** TASK INPUT follows **

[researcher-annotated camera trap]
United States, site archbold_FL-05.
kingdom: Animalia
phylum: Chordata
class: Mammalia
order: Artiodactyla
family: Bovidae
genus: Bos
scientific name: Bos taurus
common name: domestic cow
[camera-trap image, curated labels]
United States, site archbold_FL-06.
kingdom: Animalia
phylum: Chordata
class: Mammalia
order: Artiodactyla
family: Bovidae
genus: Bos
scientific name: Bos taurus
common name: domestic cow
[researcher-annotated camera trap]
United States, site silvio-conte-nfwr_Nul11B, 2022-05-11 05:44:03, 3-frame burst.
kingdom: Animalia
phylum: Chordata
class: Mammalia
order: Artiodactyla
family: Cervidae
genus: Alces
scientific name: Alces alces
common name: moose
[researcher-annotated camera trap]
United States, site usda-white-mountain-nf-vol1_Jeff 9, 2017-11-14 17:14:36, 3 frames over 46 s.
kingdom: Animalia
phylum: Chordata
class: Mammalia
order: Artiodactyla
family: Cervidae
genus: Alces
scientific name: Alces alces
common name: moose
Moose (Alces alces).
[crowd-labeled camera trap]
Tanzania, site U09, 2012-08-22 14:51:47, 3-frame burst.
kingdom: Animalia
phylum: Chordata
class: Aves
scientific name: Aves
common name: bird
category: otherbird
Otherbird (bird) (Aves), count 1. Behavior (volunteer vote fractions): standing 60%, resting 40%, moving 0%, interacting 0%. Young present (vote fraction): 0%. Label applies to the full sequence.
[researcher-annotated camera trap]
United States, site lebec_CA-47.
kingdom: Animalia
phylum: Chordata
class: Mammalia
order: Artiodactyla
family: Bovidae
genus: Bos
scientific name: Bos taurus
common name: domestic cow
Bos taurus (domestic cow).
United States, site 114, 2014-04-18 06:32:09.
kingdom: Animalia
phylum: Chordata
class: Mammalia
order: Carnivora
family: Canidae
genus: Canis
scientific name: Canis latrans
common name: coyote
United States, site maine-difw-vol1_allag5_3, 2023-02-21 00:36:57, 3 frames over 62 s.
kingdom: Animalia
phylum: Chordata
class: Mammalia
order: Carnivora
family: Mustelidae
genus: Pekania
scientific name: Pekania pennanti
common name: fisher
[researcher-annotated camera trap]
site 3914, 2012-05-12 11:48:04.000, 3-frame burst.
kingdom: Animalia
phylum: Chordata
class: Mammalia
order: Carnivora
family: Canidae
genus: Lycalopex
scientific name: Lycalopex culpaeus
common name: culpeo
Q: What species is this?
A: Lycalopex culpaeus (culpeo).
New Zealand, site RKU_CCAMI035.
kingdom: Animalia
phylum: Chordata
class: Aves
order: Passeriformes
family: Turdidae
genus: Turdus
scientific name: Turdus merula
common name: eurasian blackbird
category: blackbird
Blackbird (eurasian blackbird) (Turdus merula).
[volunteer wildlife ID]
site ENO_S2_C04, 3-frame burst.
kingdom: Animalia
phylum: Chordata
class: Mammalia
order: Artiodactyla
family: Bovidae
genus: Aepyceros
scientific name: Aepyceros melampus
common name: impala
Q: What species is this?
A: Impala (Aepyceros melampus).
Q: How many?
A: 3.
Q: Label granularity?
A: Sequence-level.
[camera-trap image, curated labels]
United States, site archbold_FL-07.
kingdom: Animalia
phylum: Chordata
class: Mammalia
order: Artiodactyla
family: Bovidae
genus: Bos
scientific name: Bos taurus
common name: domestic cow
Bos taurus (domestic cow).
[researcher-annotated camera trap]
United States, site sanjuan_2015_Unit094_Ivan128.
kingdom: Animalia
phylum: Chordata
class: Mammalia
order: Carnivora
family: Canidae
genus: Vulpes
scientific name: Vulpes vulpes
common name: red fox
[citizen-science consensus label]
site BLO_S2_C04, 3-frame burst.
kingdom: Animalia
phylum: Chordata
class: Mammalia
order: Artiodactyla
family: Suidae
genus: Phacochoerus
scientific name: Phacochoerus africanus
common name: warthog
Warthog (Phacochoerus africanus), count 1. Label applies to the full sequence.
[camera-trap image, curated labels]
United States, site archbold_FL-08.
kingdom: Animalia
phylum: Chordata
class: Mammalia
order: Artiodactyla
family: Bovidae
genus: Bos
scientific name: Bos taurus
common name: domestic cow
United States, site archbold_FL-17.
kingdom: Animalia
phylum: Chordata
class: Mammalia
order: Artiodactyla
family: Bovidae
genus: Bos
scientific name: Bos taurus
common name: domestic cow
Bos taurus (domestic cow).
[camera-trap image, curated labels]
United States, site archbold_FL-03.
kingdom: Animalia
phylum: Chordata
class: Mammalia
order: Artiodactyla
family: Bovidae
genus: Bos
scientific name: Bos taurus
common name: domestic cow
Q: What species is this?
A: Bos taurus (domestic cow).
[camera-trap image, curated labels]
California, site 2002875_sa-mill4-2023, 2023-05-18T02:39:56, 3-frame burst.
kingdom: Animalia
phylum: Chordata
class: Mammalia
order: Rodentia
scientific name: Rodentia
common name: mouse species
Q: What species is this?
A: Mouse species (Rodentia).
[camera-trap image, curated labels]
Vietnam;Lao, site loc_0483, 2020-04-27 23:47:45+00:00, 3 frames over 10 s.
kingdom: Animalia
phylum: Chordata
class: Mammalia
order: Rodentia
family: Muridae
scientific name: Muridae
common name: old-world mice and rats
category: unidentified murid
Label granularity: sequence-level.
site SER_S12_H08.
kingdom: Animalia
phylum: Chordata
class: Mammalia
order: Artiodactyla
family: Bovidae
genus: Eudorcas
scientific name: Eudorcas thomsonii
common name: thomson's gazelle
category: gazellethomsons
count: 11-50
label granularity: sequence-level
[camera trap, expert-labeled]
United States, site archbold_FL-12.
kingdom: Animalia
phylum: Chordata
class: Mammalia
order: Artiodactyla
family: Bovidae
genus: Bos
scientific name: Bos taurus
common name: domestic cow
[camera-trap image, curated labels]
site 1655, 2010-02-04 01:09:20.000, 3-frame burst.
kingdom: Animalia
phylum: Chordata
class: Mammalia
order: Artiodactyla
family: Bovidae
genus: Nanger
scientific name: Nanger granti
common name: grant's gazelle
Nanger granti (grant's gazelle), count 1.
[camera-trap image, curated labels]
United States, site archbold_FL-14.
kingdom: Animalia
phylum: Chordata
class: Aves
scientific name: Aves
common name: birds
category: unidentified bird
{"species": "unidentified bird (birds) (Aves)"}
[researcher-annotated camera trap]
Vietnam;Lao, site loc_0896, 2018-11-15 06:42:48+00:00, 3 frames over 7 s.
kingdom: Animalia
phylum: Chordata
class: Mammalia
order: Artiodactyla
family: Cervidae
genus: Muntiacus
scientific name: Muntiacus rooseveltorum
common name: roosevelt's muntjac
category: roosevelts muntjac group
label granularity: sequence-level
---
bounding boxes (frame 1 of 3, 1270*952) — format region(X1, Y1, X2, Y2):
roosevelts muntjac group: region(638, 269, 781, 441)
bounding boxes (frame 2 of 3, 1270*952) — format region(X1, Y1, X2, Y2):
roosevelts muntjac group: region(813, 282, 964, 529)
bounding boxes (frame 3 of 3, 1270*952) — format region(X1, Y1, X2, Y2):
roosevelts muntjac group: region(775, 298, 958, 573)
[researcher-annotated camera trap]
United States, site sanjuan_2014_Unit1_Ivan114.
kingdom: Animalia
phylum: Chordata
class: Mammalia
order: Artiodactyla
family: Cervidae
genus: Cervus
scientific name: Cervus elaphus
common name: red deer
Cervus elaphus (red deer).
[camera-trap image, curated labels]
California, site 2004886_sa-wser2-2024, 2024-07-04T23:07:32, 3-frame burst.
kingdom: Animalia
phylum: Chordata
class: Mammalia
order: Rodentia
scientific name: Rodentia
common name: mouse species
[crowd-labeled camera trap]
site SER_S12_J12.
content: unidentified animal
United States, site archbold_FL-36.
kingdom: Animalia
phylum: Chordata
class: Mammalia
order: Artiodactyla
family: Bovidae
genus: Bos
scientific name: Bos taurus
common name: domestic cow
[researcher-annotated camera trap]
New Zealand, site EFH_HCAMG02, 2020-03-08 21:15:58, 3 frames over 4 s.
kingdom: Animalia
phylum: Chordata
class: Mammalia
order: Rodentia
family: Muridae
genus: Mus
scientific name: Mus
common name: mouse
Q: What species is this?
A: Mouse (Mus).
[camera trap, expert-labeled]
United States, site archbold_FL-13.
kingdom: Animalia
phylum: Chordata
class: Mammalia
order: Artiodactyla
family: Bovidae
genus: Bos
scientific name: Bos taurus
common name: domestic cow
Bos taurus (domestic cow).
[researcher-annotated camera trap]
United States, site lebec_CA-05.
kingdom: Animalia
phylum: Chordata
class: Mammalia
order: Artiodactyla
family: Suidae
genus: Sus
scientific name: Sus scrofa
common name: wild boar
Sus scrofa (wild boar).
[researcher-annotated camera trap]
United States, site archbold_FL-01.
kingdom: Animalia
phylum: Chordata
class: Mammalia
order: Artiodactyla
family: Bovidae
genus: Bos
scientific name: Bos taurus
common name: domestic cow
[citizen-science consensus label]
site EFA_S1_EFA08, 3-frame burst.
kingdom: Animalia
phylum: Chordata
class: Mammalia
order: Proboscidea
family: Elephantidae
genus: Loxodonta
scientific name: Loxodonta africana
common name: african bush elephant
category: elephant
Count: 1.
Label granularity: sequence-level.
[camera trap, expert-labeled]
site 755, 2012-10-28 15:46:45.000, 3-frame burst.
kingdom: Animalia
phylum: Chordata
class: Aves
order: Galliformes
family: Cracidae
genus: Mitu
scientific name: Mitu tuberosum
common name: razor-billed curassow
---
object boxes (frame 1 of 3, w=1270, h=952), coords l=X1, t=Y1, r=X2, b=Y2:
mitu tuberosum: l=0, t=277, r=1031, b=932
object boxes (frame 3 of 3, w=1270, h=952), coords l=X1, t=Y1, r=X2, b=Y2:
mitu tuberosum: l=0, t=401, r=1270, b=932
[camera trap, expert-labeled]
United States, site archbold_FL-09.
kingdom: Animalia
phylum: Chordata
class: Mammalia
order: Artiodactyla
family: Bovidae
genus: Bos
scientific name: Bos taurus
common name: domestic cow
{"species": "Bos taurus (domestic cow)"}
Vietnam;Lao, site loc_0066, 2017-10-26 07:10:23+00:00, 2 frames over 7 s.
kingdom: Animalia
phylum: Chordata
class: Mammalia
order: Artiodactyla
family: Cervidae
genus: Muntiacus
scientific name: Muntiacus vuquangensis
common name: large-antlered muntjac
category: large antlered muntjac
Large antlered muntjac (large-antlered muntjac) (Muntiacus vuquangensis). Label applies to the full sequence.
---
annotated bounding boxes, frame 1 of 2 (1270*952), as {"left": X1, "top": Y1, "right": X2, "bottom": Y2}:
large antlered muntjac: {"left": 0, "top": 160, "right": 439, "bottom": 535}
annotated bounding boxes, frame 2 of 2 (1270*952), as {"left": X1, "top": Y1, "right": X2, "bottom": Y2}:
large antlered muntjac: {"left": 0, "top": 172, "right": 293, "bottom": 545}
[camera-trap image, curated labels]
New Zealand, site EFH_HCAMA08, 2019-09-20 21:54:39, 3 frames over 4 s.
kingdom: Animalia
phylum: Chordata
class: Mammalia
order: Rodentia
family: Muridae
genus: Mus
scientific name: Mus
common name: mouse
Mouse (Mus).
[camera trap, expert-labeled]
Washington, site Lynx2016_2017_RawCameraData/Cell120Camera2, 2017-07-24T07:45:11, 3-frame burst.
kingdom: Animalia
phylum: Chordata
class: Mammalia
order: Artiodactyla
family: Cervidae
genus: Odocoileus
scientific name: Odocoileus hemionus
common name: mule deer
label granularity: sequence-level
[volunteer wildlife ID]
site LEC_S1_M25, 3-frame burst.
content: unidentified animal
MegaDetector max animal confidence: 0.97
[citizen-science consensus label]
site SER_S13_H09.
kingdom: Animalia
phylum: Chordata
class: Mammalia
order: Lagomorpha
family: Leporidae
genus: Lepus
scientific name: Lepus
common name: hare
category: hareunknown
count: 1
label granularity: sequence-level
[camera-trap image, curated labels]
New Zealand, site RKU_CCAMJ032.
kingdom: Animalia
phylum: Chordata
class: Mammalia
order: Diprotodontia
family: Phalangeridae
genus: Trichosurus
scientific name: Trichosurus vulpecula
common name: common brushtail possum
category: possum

** End of TASK INPUT **

ACTIVITY - Above are the entries. Quote exactly the lines from the one bearing "A: Impala (Aepyceros melampus)." through the one bearing "site BLO_S2_C04, 3-frame burst.".

WRITTEN SOLUTION -
A: Impala (Aepyceros melampus).
Q: How many?
A: 3.
Q: Label granularity?
A: Sequence-level.
[camera-trap image, curated labels]
United States, site archbold_FL-07.
kingdom: Animalia
phylum: Chordata
class: Mammalia
order: Artiodactyla
family: Bovidae
genus: Bos
scientific name: Bos taurus
common name: domestic cow
Bos taurus (domestic cow).
[researcher-annotated camera trap]
United States, site sanjuan_2015_Unit094_Ivan128.
kingdom: Animalia
phylum: Chordata
class: Mammalia
order: Carnivora
family: Canidae
genus: Vulpes
scientific name: Vulpes vulpes
common name: red fox
[citizen-science consensus label]
site BLO_S2_C04, 3-frame burst.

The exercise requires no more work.